Женя резко развернулась на девяносто градусов, схватила Лёку, и повернула её к себе. Она глубоко-глубоко вдохнула в себя запах океана, песка, влажности, ладонями взяла Лёкино лицо и, приблизившись максимально возможно, не отрывая взгляда от испуганных синих глаз, сказала:
– Я люблю тебя.
И разомкнулись Лёкины губы, и эхом раздалось в ответ тихое:
– Я люблю тебя.
Их губы наконец встретились. Это был поцелуй – радость, поцелуй – нежность, поцелуй – горечь. Женя вдыхала в себя Лёкин запах, ладонями гладила её щеки, шею, затылок, торопясь ощутить, запомнить, насладиться.
Она ахнула, почувствовав на своих губах Лёкин язык, и доверчиво распахнула их. Горячая волна поднялась в ней, распускаясь цветами на изнанке век, мурашки бабочками запорхали по спине. И через секунду она уже ощутила, как её укладывают на песок, почувствовала на себе вес Лёкиного тела, обхватила её рукам и ногами, и углубила поцелуй.
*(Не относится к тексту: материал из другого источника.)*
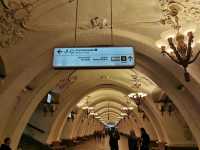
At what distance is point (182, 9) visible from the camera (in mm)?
4770

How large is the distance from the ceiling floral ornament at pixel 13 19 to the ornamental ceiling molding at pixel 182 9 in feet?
7.47

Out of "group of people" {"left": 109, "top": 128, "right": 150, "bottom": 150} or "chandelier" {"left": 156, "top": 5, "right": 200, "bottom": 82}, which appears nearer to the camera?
"chandelier" {"left": 156, "top": 5, "right": 200, "bottom": 82}

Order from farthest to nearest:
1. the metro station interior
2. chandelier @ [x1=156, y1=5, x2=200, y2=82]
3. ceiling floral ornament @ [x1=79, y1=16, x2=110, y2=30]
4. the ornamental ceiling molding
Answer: ceiling floral ornament @ [x1=79, y1=16, x2=110, y2=30] < the metro station interior < the ornamental ceiling molding < chandelier @ [x1=156, y1=5, x2=200, y2=82]

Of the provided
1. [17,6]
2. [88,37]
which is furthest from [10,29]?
[88,37]

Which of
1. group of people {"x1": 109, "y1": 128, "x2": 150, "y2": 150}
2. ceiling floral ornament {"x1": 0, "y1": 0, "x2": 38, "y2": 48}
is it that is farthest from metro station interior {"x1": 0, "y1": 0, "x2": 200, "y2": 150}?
group of people {"x1": 109, "y1": 128, "x2": 150, "y2": 150}

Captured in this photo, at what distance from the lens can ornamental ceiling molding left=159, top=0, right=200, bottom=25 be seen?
462cm

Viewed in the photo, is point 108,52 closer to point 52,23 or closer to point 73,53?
point 73,53

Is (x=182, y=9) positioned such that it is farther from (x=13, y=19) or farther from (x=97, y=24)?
(x=13, y=19)

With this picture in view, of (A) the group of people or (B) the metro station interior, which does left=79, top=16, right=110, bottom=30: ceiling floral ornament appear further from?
(A) the group of people

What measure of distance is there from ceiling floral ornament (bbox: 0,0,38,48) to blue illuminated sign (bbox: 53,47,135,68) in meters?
1.31


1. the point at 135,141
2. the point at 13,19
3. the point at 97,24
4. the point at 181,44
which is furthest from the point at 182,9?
the point at 135,141

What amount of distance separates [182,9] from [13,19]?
122 inches

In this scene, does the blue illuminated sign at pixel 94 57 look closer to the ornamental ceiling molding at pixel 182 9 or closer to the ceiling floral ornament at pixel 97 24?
the ornamental ceiling molding at pixel 182 9

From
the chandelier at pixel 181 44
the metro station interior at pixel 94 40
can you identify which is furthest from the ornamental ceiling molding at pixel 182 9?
the chandelier at pixel 181 44
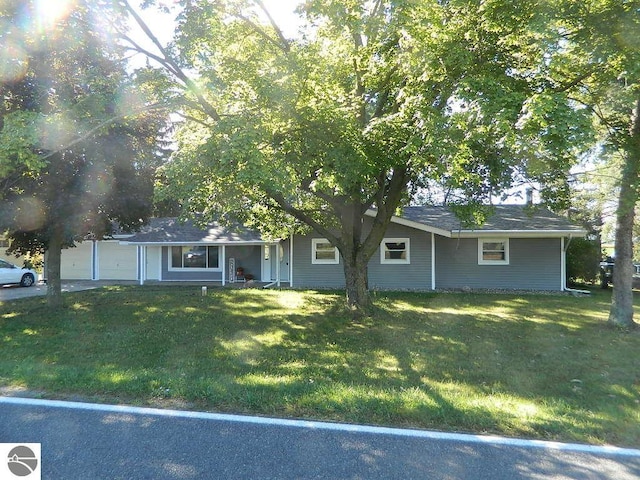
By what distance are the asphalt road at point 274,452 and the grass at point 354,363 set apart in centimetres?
37

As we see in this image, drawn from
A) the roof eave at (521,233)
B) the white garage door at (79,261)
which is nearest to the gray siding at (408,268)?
the roof eave at (521,233)

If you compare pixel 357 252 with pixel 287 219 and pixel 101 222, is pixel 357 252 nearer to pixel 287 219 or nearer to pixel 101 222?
pixel 287 219

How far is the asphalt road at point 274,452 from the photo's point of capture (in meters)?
3.35

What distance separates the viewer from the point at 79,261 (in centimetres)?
2331

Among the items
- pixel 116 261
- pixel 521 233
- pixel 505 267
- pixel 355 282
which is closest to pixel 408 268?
pixel 505 267

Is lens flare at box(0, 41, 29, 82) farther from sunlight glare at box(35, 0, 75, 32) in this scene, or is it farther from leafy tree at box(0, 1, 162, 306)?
sunlight glare at box(35, 0, 75, 32)

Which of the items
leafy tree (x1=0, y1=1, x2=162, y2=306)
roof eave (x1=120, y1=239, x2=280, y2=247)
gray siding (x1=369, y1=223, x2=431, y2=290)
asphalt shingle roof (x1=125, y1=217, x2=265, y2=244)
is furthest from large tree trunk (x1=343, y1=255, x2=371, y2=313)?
asphalt shingle roof (x1=125, y1=217, x2=265, y2=244)

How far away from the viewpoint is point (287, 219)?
46.4 feet

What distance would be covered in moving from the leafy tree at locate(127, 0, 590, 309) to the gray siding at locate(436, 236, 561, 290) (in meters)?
7.15

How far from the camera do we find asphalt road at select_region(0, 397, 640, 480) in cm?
335

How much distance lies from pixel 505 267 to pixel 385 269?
4798mm

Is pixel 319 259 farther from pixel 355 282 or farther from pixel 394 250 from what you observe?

Не хотелось и не моглось ни о чем думать – только бесконечная нежность губ, только сладкая шершавость ладоней, только бедро, зажатое между ног и грудь, прижавшаяся к груди.
– Я люблю тебя, – шептала Лёка между поцелуями, – люблю…
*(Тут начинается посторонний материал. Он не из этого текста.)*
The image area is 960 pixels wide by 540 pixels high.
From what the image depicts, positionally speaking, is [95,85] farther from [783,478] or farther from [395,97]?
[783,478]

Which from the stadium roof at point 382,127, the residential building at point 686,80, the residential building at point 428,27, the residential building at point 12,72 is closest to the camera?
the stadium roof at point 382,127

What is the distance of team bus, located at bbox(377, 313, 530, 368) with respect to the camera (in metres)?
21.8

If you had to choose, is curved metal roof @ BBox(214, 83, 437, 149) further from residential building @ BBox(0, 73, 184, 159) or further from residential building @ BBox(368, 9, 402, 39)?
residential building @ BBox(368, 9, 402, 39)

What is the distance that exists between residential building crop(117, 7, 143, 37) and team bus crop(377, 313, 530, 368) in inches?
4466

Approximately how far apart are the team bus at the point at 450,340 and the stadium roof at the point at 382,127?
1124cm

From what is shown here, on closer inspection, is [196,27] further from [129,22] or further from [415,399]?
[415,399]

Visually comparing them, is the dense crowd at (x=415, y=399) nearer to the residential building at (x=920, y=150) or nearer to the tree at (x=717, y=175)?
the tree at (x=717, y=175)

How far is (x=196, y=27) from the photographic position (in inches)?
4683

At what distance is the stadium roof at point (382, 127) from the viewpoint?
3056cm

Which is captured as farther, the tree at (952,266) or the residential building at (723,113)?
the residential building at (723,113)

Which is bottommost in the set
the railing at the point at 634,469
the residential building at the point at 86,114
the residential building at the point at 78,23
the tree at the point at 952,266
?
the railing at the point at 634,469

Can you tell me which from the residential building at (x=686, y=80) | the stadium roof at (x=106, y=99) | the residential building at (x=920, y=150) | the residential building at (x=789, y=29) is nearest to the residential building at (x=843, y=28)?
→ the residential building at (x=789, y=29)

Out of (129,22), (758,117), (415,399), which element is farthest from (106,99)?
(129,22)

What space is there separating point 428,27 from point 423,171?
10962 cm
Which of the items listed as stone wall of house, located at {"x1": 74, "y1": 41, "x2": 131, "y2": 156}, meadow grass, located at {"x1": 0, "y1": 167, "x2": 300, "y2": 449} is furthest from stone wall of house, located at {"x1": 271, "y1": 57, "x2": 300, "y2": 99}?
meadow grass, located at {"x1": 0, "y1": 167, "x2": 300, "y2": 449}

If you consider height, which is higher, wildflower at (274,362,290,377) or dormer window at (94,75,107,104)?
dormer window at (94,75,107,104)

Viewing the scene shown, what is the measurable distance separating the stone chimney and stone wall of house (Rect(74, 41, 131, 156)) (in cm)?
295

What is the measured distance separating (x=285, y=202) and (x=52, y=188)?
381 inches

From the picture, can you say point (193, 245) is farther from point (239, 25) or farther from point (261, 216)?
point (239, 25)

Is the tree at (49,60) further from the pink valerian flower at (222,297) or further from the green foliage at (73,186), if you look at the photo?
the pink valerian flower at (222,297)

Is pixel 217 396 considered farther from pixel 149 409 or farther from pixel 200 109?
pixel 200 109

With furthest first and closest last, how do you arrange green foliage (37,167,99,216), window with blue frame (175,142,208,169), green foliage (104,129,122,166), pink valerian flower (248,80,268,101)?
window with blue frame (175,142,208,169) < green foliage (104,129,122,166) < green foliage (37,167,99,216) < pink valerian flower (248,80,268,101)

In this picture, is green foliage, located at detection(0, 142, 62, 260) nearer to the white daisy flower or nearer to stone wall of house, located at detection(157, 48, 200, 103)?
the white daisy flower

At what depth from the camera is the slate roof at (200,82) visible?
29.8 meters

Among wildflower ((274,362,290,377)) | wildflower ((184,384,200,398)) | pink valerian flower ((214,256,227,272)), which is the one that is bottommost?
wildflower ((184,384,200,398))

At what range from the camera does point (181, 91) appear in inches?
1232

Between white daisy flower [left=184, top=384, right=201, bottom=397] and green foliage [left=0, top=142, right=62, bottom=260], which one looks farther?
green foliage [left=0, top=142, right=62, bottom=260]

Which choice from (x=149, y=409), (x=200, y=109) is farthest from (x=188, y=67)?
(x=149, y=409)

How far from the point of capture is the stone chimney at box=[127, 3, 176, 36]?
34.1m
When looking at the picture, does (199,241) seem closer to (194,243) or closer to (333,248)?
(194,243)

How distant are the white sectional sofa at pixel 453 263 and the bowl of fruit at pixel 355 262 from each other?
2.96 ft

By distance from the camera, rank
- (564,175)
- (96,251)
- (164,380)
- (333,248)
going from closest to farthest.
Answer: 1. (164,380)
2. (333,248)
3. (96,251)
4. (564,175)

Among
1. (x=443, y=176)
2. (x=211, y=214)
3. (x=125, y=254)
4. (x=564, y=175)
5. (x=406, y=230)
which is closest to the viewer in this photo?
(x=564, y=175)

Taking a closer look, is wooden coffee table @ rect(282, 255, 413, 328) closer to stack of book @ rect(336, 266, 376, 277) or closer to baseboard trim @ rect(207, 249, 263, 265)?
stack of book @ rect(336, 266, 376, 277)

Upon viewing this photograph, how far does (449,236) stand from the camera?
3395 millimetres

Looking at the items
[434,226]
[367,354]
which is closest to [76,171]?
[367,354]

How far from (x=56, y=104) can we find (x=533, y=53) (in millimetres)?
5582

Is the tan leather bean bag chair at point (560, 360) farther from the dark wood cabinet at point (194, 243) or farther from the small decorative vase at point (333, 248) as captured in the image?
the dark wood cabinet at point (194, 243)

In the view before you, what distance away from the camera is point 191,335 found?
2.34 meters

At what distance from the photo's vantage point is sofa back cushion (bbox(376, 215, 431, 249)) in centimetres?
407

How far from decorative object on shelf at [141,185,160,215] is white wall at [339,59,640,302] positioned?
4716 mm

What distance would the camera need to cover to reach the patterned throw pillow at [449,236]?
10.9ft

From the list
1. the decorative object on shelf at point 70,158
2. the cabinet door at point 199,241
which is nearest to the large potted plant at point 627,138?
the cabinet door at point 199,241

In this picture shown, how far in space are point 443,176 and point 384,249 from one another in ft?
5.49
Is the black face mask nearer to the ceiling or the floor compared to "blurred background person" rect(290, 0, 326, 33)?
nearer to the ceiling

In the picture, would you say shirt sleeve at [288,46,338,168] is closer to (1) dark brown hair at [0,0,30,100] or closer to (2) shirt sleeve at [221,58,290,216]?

В этом “люблю” было так много лет, так много боли, так много горечи и непонимания, и всё это сейчас стиралось, улетало куда-то в небытие под искренней встречей двух любящих друг друга людей.
Лёка оторвалась от Жениных губ, приподнялась на локте, и улыбнулась. Её волосы упали каскадом вниз, щекоча щеки.
– Я хочу поехать с тобой, – у Жени дыхание перехватило от того, как просто было это произнесено, – раз уж ты не можешь остаться.
…Время расставить всё чётко и мётко
Время познаний – кто птица, кто клетка,
Время на время меняться местами,
Время молчать, пока нас не застали…
Она ошеломленно молчала. Нельзя сказать, что этот вариант не звучал в её голове ни разу – звучал. Но он был из тех, на которых она старательно кровью выписывала “бесперспективно”.
И это было действительно так. Женя понимала, что многое в этой жизни ей недоступно и до сих пор неясно, но одно она знала точно: Лёка и покой – несовместимые понятия. И она не то что не захочет… Она просто не сможет.
– Милая моя, – прошептала она грустно, поднимая руку и гладя Лёку по щеке, – я была бы счастлива, если бы это было возможно.
– Я могу сделать это возможным.
– Да, наверное, – Женя опустила глаза, – только надолго ли? Теперь ты знаешь себя лучше, чем когда либо, и ответь – сможешь ли ты жить в Таганроге, жить спокойной семейной жизнью?